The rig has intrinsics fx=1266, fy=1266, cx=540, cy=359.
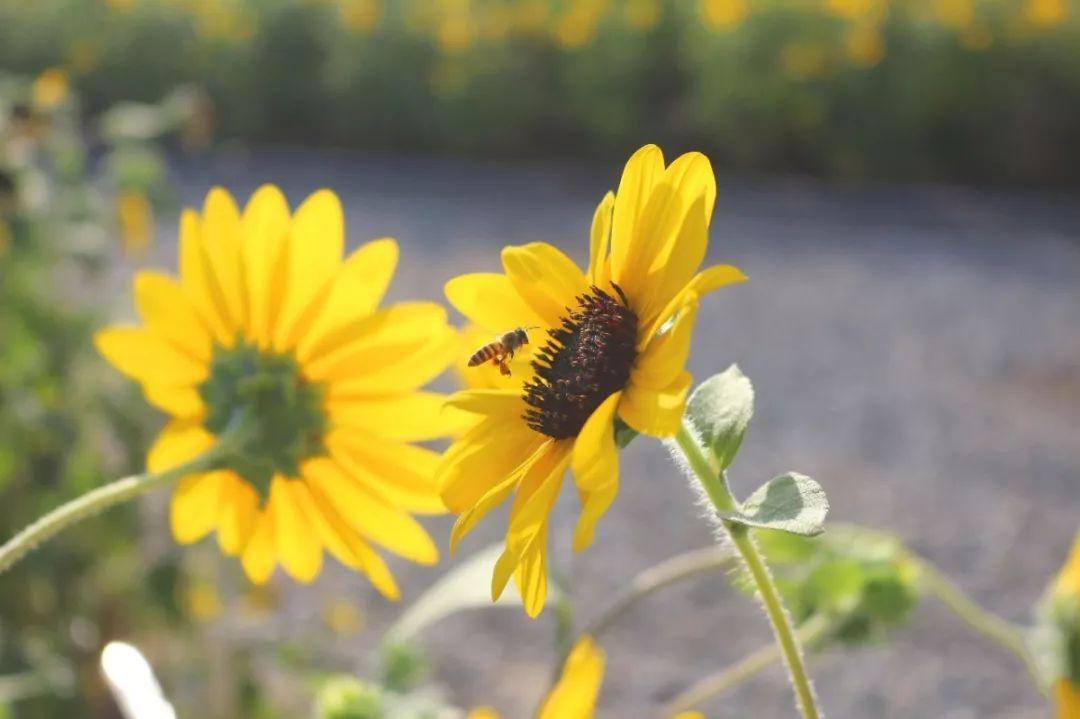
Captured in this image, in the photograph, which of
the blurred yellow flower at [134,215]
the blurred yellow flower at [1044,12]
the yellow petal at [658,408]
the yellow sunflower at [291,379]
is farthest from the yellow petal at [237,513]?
the blurred yellow flower at [1044,12]

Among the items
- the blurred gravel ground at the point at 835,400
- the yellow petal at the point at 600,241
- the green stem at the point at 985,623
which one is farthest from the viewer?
the blurred gravel ground at the point at 835,400

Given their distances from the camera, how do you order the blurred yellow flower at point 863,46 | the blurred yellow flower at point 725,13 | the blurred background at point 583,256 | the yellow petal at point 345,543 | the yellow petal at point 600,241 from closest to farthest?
the yellow petal at point 600,241
the yellow petal at point 345,543
the blurred background at point 583,256
the blurred yellow flower at point 863,46
the blurred yellow flower at point 725,13

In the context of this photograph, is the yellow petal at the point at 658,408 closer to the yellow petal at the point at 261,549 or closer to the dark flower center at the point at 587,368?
the dark flower center at the point at 587,368

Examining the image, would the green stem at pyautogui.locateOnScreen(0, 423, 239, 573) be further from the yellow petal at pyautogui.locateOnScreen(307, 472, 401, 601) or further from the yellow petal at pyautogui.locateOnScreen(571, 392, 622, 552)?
the yellow petal at pyautogui.locateOnScreen(571, 392, 622, 552)

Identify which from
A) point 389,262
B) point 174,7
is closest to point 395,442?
point 389,262

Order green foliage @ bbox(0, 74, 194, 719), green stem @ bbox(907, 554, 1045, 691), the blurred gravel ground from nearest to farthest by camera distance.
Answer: green stem @ bbox(907, 554, 1045, 691)
green foliage @ bbox(0, 74, 194, 719)
the blurred gravel ground

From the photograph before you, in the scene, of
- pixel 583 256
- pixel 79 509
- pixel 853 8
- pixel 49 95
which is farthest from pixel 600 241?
pixel 853 8

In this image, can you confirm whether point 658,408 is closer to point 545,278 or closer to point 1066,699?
point 545,278

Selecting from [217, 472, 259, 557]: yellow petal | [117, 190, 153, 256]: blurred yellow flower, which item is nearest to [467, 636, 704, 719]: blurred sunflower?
[217, 472, 259, 557]: yellow petal
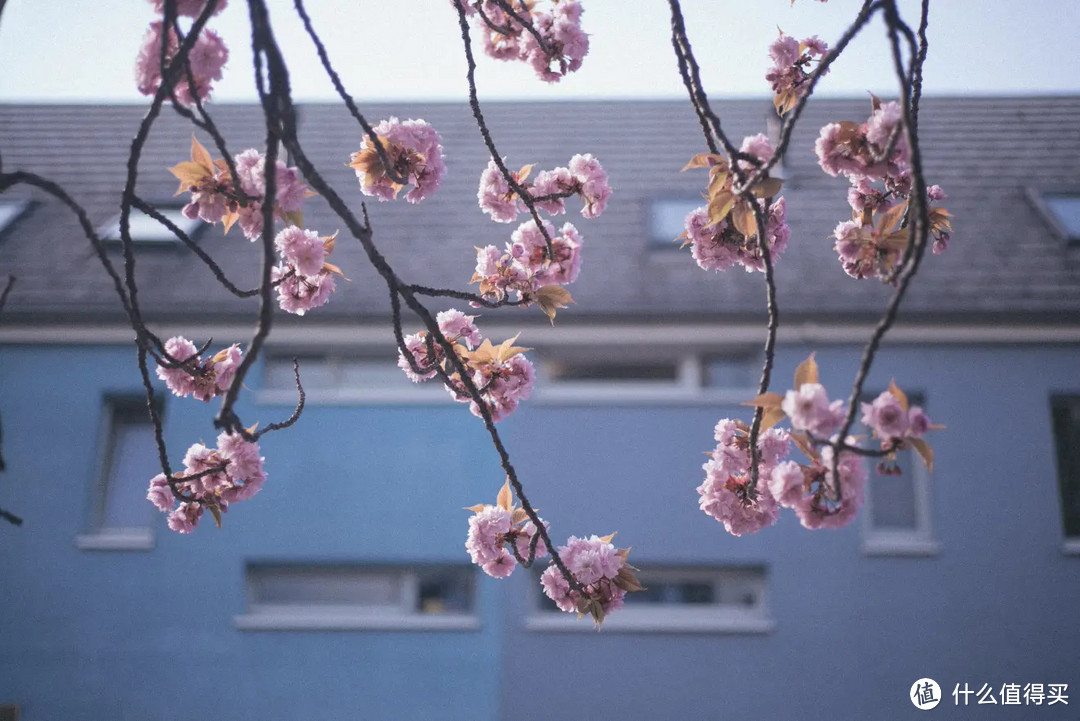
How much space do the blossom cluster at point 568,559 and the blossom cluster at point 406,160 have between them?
0.84 metres

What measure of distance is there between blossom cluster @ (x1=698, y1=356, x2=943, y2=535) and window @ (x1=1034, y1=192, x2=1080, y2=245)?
718cm

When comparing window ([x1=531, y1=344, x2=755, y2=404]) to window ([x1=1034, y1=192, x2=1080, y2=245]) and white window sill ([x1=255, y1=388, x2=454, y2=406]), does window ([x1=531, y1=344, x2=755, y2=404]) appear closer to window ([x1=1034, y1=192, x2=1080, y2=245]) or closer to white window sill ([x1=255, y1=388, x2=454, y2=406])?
white window sill ([x1=255, y1=388, x2=454, y2=406])

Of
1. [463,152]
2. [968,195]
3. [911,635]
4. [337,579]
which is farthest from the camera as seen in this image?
[463,152]

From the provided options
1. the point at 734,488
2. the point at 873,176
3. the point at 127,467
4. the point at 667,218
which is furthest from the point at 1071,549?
the point at 127,467

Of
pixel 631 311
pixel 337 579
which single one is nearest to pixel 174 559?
pixel 337 579

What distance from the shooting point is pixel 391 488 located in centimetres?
704

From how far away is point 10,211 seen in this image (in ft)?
28.9

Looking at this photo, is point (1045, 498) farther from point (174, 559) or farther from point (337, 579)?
point (174, 559)

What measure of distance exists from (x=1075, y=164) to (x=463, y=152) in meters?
6.63

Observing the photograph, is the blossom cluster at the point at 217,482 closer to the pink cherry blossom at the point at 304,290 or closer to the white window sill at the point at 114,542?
the pink cherry blossom at the point at 304,290

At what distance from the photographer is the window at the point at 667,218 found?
802 cm

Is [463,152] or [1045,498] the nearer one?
[1045,498]

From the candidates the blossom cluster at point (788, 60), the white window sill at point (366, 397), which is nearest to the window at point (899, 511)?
the white window sill at point (366, 397)

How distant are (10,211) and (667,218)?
6800mm
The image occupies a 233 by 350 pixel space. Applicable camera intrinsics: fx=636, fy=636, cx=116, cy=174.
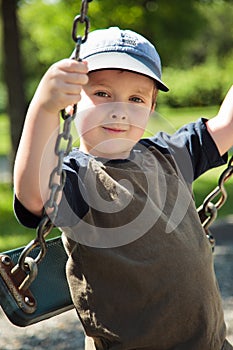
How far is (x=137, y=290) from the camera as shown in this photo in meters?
1.82

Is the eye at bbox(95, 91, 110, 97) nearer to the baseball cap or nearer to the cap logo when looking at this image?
the baseball cap

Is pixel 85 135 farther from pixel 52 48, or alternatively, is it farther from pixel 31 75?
pixel 31 75

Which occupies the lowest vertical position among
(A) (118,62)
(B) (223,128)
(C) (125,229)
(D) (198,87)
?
(D) (198,87)

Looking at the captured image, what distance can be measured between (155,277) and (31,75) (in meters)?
33.0

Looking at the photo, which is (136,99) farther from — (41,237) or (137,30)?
(137,30)

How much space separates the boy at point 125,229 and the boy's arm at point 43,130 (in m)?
0.07

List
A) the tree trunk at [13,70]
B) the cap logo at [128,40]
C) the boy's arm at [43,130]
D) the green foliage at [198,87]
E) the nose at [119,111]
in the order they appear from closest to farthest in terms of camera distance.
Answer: the boy's arm at [43,130] < the nose at [119,111] < the cap logo at [128,40] < the tree trunk at [13,70] < the green foliage at [198,87]

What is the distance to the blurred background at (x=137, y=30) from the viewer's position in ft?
26.3

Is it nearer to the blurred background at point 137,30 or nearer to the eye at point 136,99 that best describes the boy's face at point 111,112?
the eye at point 136,99

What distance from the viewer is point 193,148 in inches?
85.7

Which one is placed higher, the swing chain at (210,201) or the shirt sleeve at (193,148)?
the shirt sleeve at (193,148)

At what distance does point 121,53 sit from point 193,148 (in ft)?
1.56

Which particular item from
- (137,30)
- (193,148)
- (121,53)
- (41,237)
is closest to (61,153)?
(41,237)

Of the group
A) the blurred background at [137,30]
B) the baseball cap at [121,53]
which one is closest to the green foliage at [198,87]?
the blurred background at [137,30]
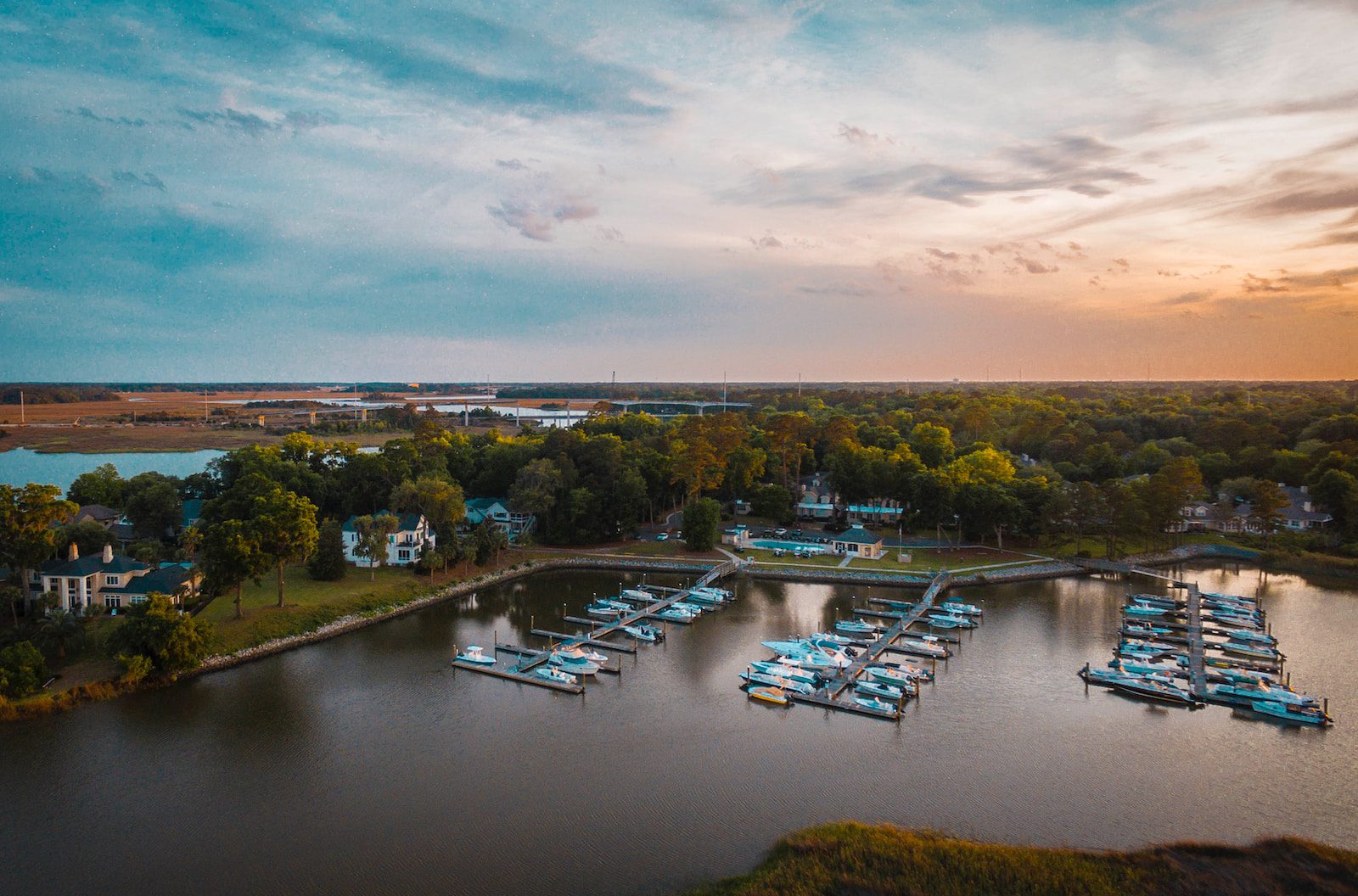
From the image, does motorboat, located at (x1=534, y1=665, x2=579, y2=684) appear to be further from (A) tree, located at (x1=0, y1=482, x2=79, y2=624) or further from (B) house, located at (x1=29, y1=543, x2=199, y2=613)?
(A) tree, located at (x1=0, y1=482, x2=79, y2=624)

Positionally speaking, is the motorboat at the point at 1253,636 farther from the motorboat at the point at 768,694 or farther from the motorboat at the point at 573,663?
the motorboat at the point at 573,663

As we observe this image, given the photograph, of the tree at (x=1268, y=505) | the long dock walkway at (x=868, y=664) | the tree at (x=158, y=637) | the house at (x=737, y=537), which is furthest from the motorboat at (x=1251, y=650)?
the tree at (x=158, y=637)

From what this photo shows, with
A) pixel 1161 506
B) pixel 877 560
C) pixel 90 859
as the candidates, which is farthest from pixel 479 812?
pixel 1161 506

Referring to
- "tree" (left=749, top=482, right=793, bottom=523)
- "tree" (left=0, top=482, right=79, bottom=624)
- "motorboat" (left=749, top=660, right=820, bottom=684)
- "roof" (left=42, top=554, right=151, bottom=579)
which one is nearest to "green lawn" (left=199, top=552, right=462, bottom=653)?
"roof" (left=42, top=554, right=151, bottom=579)

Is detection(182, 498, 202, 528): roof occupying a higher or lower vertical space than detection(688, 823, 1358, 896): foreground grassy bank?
higher

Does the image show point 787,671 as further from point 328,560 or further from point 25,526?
point 25,526
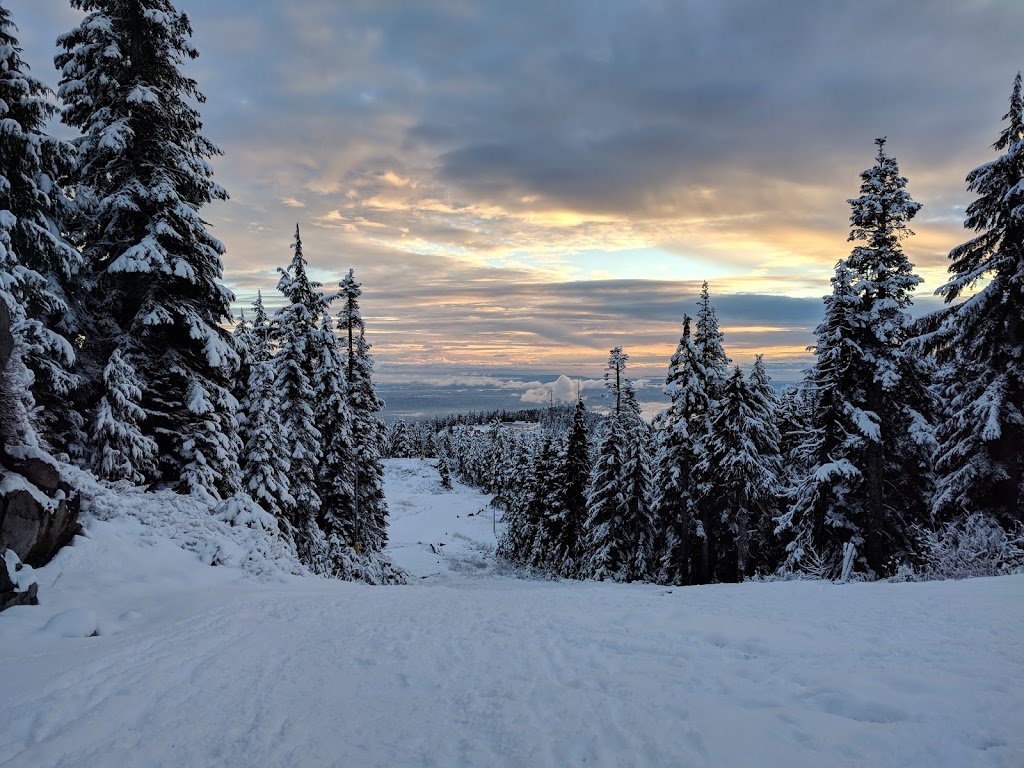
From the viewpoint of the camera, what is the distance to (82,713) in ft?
16.7

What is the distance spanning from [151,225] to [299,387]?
976cm

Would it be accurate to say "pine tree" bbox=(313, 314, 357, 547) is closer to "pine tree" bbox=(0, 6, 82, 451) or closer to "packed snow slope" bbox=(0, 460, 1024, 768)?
"pine tree" bbox=(0, 6, 82, 451)

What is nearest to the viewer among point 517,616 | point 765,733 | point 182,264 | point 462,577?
point 765,733

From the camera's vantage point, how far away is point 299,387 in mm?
23547

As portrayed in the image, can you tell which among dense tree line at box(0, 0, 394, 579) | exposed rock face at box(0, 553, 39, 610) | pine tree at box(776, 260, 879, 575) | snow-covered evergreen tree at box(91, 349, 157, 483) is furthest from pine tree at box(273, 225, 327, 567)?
pine tree at box(776, 260, 879, 575)

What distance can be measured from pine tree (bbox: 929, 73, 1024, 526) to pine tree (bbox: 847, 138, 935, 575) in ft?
4.77

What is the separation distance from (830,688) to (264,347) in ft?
84.7

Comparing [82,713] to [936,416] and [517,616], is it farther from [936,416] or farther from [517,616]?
[936,416]

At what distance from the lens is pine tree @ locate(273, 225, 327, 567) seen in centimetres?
2330

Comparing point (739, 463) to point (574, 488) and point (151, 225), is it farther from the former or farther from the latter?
point (151, 225)

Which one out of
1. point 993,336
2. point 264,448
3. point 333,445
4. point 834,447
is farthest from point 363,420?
point 993,336

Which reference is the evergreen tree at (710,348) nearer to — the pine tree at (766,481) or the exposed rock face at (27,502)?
the pine tree at (766,481)

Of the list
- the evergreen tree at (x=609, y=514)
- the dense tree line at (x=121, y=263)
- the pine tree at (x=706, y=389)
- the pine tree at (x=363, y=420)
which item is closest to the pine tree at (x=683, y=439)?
the pine tree at (x=706, y=389)

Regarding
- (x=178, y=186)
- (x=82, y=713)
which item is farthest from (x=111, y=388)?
(x=82, y=713)
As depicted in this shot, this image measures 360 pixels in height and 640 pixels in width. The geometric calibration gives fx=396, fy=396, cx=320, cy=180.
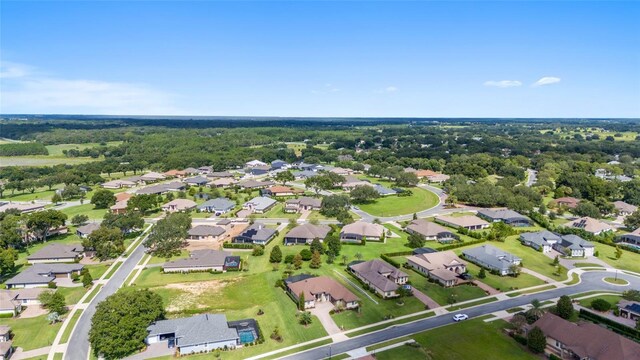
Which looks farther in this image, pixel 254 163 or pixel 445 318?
pixel 254 163

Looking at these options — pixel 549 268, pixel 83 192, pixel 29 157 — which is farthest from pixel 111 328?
pixel 29 157

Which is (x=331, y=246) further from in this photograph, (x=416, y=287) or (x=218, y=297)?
(x=218, y=297)

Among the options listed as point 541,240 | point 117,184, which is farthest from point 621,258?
point 117,184

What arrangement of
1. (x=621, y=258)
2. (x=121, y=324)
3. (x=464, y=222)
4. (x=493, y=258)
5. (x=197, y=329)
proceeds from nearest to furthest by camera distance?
(x=121, y=324) → (x=197, y=329) → (x=493, y=258) → (x=621, y=258) → (x=464, y=222)

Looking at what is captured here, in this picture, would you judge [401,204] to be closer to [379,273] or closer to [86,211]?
[379,273]

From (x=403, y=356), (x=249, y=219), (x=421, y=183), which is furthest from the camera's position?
(x=421, y=183)

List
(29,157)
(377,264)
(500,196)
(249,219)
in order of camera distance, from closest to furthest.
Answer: (377,264)
(249,219)
(500,196)
(29,157)

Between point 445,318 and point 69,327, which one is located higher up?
point 445,318
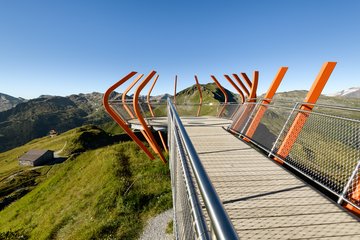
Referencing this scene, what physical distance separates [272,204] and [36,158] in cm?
9596

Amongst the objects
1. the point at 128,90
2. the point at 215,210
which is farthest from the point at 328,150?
the point at 128,90

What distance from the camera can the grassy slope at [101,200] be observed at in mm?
10820

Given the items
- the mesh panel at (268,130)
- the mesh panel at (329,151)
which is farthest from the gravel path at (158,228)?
the mesh panel at (329,151)

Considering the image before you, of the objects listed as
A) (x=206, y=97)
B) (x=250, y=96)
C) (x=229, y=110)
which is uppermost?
(x=206, y=97)

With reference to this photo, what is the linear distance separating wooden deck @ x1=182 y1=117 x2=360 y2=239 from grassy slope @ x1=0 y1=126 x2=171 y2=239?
6.12 metres

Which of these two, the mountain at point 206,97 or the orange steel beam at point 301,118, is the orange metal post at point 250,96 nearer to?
the orange steel beam at point 301,118

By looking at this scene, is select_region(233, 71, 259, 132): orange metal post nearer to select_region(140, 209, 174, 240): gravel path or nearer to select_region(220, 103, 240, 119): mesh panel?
select_region(220, 103, 240, 119): mesh panel

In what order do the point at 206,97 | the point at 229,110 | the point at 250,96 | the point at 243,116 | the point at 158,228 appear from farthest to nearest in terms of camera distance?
1. the point at 206,97
2. the point at 229,110
3. the point at 250,96
4. the point at 243,116
5. the point at 158,228

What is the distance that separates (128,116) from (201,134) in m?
6.89

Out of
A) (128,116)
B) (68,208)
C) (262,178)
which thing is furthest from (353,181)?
(68,208)

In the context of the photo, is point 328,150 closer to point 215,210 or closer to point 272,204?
point 272,204

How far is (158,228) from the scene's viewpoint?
970cm

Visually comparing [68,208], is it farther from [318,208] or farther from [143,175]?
[318,208]

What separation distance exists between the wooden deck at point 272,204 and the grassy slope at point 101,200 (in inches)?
241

※ ※ ※

--- Instructions to follow ---
Please rewrite the listing from the line containing "What arrangement of" through the line containing "(x=121, y=324) →", replacing "furthest" with "farthest" and keeping everything else the same.

--- Completed exercise ---
What arrangement of
1. (x=621, y=258)
2. (x=121, y=324)
3. (x=464, y=222)
4. (x=493, y=258)
5. (x=197, y=329)
proceeds from nearest to farthest by camera distance?
(x=121, y=324) → (x=197, y=329) → (x=493, y=258) → (x=621, y=258) → (x=464, y=222)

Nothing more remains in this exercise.